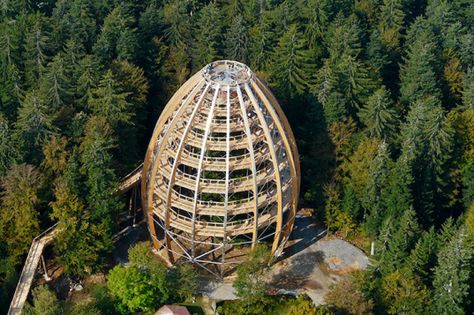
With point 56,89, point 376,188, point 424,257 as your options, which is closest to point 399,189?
point 376,188

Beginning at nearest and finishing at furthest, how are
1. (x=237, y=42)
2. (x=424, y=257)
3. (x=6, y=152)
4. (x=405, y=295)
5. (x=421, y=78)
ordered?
(x=405, y=295), (x=424, y=257), (x=6, y=152), (x=421, y=78), (x=237, y=42)

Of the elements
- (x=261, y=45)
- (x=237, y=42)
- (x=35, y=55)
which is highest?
(x=237, y=42)

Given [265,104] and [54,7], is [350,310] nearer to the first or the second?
[265,104]

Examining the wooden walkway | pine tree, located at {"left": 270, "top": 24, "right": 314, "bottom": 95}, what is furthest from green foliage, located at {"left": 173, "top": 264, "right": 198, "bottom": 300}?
pine tree, located at {"left": 270, "top": 24, "right": 314, "bottom": 95}

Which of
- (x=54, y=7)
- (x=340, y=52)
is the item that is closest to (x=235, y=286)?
(x=340, y=52)

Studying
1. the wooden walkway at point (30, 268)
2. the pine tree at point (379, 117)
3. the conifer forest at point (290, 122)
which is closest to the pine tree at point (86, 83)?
the conifer forest at point (290, 122)

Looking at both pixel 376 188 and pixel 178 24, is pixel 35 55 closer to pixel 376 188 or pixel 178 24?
pixel 178 24

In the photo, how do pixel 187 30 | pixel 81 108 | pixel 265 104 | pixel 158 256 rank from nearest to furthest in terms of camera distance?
pixel 265 104, pixel 158 256, pixel 81 108, pixel 187 30

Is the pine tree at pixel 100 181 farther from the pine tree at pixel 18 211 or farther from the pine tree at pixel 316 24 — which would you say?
the pine tree at pixel 316 24
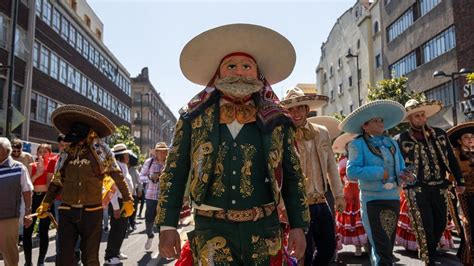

The problem:
Please identify every line in the entries above that contains the word "bottom", and copy each of those lines.

Expected output:
Examining the wooden walkway | pine tree, located at {"left": 270, "top": 24, "right": 314, "bottom": 95}, what is furthest from green foliage, located at {"left": 173, "top": 264, "right": 198, "bottom": 300}?
pine tree, located at {"left": 270, "top": 24, "right": 314, "bottom": 95}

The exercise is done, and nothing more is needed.